El único desacompasamiento que se le puede atribuir a este disco precisamente responde al que alude su título, en lo que puede ser entendido como un discurrir a contracorriente existencial pero también en relación al idioma musical adoptado, acostumbrado históricamente a ser relegado a espacios escondidos al clamor popular. Fuera de ejercicios simbólicos, la materia de la que está construida este repertorio no expone quiebra alguna, su destino está firmemente diseñado con rumbo a buscar un impacto directo en el oyente. Aspiración kamikaze, conducida con control y sapiencia, encomendada a esa férrea aleación que la historia ha enhebrado entre el ruidoso galope del rock and roll y la actitud de envalentonado desgarro propia del punk. Coordenadas transformadas en nombres propios que se presentan provenientes de latitudes casi opuestas, porque si las “hordas” escandinavas, encarnadas en Hellacopters o Turbonegro, imponen su flamante rastro en “Sinner”, la combustión prendida desde paisajes más cercanos, como los ubicados en la escena donostiarra de Buenavista, se extiende en ”Fire Up” o “Scream It Out Loud”. Aullidos eléctricos que haciendo honor al bautizo de “Hopeless Generation”, salen expedidos, teniendo como correa de transmisión a los Dictators, en forma de arraigados riffs que convierten su pegadizo estribillo en una mano tendida a esa generación condenada a un relato pleno de sueños abortados.

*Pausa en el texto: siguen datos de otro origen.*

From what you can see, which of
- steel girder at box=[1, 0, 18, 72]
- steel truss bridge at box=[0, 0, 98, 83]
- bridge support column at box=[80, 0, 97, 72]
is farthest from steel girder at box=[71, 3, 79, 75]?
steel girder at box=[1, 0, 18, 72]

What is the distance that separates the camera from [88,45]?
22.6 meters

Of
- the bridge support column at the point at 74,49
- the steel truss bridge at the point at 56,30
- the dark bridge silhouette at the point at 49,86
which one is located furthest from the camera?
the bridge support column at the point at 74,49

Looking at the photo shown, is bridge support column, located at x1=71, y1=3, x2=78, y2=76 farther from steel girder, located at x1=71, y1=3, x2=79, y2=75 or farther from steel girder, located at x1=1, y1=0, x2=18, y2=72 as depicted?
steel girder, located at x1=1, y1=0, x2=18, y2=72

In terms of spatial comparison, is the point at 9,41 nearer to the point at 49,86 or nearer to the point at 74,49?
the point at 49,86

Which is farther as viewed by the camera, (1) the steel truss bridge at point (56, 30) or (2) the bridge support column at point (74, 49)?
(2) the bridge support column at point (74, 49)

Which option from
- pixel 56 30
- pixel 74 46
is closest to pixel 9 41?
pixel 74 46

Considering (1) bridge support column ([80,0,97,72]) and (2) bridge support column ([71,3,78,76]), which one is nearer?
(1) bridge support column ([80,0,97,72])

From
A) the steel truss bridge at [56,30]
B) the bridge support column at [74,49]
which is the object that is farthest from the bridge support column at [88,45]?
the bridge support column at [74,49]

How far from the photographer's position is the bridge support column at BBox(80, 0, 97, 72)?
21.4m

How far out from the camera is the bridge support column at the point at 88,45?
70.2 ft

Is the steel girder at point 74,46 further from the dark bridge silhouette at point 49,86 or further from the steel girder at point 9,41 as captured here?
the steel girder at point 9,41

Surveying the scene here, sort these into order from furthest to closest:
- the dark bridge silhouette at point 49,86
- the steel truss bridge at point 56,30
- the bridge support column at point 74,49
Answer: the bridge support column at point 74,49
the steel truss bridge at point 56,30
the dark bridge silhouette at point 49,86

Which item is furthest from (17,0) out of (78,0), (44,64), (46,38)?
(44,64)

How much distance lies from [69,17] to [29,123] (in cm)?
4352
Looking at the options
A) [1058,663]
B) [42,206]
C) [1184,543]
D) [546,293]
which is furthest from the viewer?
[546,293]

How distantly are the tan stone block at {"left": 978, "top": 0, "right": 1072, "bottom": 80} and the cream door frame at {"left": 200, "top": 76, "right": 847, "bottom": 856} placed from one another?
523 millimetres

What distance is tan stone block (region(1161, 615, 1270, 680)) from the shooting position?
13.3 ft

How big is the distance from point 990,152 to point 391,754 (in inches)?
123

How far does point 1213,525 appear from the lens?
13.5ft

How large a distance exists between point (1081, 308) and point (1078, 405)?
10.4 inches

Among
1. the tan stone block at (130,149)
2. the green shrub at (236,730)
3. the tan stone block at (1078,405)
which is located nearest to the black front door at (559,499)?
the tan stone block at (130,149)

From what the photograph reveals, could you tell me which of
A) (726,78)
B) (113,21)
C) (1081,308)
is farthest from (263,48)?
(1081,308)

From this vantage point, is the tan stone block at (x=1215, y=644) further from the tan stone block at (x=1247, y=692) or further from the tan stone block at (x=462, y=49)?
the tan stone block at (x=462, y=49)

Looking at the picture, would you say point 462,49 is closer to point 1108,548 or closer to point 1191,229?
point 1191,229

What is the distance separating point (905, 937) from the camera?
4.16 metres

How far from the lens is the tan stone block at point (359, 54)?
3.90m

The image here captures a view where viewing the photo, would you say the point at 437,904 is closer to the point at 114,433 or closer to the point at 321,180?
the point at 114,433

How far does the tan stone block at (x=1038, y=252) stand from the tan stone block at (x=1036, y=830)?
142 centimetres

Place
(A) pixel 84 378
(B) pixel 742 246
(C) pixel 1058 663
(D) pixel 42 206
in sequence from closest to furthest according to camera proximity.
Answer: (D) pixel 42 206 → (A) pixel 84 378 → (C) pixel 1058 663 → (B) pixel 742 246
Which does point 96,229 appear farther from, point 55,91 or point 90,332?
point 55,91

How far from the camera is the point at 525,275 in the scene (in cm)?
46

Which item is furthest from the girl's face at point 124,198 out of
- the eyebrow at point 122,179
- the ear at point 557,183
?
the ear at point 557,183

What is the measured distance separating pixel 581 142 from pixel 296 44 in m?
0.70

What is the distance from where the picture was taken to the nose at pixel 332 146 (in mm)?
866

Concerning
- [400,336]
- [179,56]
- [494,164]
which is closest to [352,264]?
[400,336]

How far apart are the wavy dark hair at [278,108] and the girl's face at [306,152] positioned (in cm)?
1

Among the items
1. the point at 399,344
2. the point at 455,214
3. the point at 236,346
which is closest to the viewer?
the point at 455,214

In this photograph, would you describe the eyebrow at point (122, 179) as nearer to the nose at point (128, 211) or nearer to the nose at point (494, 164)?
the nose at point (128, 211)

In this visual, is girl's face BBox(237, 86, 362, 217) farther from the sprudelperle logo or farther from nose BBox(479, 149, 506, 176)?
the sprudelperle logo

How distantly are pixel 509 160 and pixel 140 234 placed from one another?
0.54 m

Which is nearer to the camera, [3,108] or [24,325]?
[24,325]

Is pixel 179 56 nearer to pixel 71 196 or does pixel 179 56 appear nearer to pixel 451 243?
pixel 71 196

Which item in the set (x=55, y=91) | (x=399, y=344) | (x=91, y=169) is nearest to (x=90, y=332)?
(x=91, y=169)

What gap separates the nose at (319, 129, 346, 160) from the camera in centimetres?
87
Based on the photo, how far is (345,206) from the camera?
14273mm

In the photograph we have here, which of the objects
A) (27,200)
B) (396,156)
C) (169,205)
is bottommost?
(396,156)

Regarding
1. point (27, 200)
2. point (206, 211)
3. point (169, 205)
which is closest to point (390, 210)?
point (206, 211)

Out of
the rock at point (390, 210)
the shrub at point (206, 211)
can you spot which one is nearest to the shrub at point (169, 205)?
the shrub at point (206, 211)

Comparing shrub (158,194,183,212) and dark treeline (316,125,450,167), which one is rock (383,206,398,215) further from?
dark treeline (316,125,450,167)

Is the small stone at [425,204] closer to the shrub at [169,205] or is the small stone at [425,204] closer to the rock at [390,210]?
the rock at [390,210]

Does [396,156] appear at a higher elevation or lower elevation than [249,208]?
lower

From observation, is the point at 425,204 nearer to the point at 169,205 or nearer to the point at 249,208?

Sabedores de que las peleas se ganan no solo con el envite repetitivo, sino con el manejo danzarín de los pies y un golpeo de procedencia cambiante, la banda rechaza regocijarse recorriendo el mismo camino recto, por muy bien que conozcan su morfología, para emprender curiosos el rastreo de sus aledaños. Un escenario en el que “Oin ez” aparece dictado en euskera, lenguaje espolvoreado a lo largo de sus trabajos, bajo un formato que merodea, en parte gracias a sus épicos punteos, el umbral entre el heavy y el hard rock. Recorrido por paisajes limítrofes que también puede ser adjudicado a la más aireada pero igualmente intensa “Mare”, que se aleja algo de las referencias temporales y genéricas dominantes para disfrutar de la expansión que supone tender puentes con otro tipo de bandas como Thin Lizzy o Slade, o un “Last Train Home” capaz de erigir un vínculo entre los Ramones del “Brain Drain” y los más actuales Japandroids. Ejes fluctuantes sobre los que gravita un mapa sonoro escrito con hierro fundido.
Sabedores de cuál es su identidad y sus innegociables certidumbres musicales, Nevadah sin embargo no aspira a ser retratado por una estática e inamovible instantánea, al contrario su singladura es el resultado de quien reconoce cuál es la meta codiciada pero que no renuncia a trazar su búsqueda de la forma más excitante posible. Una actitud de la que “Outta Time” es una clara consecuencia, un disco integrado por el mismo número de canciones que de pecados capitales y que, como ellos, representan esos condicionantes que entorpecen una apaciguada estabilidad pero que posibilitan entonar este bullicioso festín.